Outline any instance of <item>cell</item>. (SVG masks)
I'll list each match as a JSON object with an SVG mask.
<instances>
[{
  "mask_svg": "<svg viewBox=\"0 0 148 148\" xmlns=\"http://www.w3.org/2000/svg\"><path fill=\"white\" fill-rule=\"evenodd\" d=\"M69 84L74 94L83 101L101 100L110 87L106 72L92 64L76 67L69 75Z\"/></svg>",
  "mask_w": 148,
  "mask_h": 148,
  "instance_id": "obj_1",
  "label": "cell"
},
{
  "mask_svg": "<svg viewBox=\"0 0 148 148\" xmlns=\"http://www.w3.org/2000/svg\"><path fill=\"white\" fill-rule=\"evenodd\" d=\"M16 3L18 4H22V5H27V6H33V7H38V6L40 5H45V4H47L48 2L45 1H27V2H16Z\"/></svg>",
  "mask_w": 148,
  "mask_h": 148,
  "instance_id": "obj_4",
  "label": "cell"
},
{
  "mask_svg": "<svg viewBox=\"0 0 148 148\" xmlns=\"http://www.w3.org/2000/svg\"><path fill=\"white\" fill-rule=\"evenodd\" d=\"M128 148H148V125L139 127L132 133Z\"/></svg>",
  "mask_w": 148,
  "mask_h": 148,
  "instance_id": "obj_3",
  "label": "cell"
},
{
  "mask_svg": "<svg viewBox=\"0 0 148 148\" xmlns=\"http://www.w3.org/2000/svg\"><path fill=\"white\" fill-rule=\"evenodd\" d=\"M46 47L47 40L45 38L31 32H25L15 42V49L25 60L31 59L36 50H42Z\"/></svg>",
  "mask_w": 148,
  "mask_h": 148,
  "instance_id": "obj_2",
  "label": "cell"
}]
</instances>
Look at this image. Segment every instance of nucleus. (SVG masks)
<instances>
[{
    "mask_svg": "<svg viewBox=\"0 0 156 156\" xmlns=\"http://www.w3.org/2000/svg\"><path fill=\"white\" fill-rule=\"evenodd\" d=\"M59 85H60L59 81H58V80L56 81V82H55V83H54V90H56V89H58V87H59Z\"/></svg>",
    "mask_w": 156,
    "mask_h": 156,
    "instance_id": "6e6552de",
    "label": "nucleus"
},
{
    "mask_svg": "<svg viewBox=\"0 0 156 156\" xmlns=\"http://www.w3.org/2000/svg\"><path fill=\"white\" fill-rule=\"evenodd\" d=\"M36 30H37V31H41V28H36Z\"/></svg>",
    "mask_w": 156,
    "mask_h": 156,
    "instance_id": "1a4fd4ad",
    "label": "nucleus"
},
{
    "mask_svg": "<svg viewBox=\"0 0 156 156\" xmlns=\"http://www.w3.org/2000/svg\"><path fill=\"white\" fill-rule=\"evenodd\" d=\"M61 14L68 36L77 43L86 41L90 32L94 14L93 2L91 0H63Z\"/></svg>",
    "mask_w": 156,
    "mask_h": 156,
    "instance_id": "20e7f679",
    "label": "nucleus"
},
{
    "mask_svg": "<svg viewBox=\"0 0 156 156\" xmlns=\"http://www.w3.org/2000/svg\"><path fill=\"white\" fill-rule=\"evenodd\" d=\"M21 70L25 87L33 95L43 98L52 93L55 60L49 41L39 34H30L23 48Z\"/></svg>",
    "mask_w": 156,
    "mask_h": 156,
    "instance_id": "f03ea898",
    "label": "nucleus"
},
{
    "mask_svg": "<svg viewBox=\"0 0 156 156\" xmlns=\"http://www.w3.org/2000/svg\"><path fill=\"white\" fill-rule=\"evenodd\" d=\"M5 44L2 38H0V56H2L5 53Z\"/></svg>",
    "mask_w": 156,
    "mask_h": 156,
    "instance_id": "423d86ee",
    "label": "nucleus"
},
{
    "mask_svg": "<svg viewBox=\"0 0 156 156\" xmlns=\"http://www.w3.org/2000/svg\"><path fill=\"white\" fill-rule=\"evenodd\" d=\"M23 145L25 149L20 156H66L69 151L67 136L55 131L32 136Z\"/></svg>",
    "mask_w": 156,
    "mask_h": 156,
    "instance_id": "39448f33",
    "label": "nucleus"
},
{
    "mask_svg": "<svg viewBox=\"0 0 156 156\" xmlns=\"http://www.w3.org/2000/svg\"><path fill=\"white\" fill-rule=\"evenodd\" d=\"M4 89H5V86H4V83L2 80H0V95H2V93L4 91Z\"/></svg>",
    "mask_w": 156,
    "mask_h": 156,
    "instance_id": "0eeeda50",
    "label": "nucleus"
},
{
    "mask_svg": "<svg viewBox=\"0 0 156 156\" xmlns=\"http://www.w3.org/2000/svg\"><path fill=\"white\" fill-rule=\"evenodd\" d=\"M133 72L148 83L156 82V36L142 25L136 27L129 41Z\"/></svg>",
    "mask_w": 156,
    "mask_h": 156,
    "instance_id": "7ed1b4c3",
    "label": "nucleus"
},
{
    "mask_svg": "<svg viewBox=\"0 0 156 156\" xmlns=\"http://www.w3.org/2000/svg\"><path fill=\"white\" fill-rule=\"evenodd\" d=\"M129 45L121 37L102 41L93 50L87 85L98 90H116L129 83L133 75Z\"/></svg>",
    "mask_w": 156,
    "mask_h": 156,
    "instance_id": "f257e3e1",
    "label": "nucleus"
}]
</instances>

————————

Please gather every line in the rows above that contains the string "masks". Copy each one in full, in the order it appears.

OUTPUT:
Outline any instance of <item>cell</item>. (SVG masks)
Look at this image. Segment every instance of nucleus. (SVG masks)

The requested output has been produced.